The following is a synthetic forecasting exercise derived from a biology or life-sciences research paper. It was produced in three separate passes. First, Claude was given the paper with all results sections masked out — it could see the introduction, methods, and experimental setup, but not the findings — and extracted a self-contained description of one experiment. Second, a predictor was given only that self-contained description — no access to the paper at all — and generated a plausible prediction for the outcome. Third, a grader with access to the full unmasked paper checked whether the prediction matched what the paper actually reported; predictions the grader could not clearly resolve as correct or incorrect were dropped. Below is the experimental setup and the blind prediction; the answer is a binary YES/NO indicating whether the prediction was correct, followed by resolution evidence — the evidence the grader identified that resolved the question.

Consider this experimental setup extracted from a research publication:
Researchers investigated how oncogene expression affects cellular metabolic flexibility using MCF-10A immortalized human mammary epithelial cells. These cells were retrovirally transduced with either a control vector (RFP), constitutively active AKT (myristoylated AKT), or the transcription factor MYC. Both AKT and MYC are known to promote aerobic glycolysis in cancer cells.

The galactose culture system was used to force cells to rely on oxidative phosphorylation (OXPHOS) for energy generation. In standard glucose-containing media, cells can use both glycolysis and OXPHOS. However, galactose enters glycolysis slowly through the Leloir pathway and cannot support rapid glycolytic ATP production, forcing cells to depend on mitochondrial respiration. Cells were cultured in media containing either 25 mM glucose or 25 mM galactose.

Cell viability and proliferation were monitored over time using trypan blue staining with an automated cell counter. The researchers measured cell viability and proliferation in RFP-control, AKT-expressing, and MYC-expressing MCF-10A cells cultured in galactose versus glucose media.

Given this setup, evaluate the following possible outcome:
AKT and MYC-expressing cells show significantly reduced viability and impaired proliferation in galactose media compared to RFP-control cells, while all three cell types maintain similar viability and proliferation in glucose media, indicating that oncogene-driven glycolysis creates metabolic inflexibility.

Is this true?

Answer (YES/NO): NO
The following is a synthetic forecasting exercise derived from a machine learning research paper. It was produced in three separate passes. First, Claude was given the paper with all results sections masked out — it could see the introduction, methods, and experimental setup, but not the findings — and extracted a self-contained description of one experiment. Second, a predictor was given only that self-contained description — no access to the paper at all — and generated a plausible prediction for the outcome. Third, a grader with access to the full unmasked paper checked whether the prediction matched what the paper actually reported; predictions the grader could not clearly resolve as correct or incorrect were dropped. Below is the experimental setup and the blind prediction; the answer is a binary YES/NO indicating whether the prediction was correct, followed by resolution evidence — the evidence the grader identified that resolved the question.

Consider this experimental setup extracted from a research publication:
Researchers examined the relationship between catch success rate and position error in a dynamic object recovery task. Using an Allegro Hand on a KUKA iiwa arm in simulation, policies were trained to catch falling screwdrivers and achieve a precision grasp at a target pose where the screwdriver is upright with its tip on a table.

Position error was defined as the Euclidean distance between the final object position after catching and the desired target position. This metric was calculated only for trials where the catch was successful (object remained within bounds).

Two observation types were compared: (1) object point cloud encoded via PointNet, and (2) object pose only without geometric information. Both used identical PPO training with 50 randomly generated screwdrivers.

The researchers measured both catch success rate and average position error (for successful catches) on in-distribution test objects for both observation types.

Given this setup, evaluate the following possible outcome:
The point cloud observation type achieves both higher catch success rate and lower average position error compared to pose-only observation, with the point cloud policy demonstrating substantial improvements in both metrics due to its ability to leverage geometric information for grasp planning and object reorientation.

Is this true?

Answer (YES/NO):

· · ·

> EXERCISE:
Give back the whole listing exactly as it reads.

> FINISHED TASK:
The following is a synthetic forecasting exercise derived from a biology or life-sciences research paper. It was produced in three separate passes. First, Claude was given the paper with all results sections masked out — it could see the introduction, methods, and experimental setup, but not the findings — and extracted a self-contained description of one experiment. Second, a predictor was given only that self-contained description — no access to the paper at all — and generated a plausible prediction for the outcome. Third, a grader with access to the full unmasked paper checked whether the prediction matched what the paper actually reported; predictions the grader could not clearly resolve as correct or incorrect were dropped. Below is the experimental setup and the blind prediction; the answer is a binary YES/NO indicating whether the prediction was correct, followed by resolution evidence — the evidence the grader identified that resolved the question.

Consider this experimental setup extracted from a research publication:
Researchers investigated how oncogene expression affects cellular metabolic flexibility using MCF-10A immortalized human mammary epithelial cells. These cells were retrovirally transduced with either a control vector (RFP), constitutively active AKT (myristoylated AKT), or the transcription factor MYC. Both AKT and MYC are known to promote aerobic glycolysis in cancer cells.

The galactose culture system was used to force cells to rely on oxidative phosphorylation (OXPHOS) for energy generation. In standard glucose-containing media, cells can use both glycolysis and OXPHOS. However, galactose enters glycolysis slowly through the Leloir pathway and cannot support rapid glycolytic ATP production, forcing cells to depend on mitochondrial respiration. Cells were cultured in media containing either 25 mM glucose or 25 mM galactose.

Cell viability and proliferation were monitored over time using trypan blue staining with an automated cell counter. The researchers measured cell viability and proliferation in RFP-control, AKT-expressing, and MYC-expressing MCF-10A cells cultured in galactose versus glucose media.

Given this setup, evaluate the following possible outcome:
AKT and MYC-expressing cells show significantly reduced viability and impaired proliferation in galactose media compared to RFP-control cells, while all three cell types maintain similar viability and proliferation in glucose media, indicating that oncogene-driven glycolysis creates metabolic inflexibility.

Is this true?

Answer (YES/NO): NO
The following is a synthetic forecasting exercise derived from a machine learning research paper. It was produced in three separate passes. First, Claude was given the paper with all results sections masked out — it could see the introduction, methods, and experimental setup, but not the findings — and extracted a self-contained description of one experiment. Second, a predictor was given only that self-contained description — no access to the paper at all — and generated a plausible prediction for the outcome. Third, a grader with access to the full unmasked paper checked whether the prediction matched what the paper actually reported; predictions the grader could not clearly resolve as correct or incorrect were dropped. Below is the experimental setup and the blind prediction; the answer is a binary YES/NO indicating whether the prediction was correct, followed by resolution evidence — the evidence the grader identified that resolved the question.

Consider this experimental setup extracted from a research publication:
Researchers examined the relationship between catch success rate and position error in a dynamic object recovery task. Using an Allegro Hand on a KUKA iiwa arm in simulation, policies were trained to catch falling screwdrivers and achieve a precision grasp at a target pose where the screwdriver is upright with its tip on a table.

Position error was defined as the Euclidean distance between the final object position after catching and the desired target position. This metric was calculated only for trials where the catch was successful (object remained within bounds).

Two observation types were compared: (1) object point cloud encoded via PointNet, and (2) object pose only without geometric information. Both used identical PPO training with 50 randomly generated screwdrivers.

The researchers measured both catch success rate and average position error (for successful catches) on in-distribution test objects for both observation types.

Given this setup, evaluate the following possible outcome:
The point cloud observation type achieves both higher catch success rate and lower average position error compared to pose-only observation, with the point cloud policy demonstrating substantial improvements in both metrics due to its ability to leverage geometric information for grasp planning and object reorientation.

Is this true?

Answer (YES/NO):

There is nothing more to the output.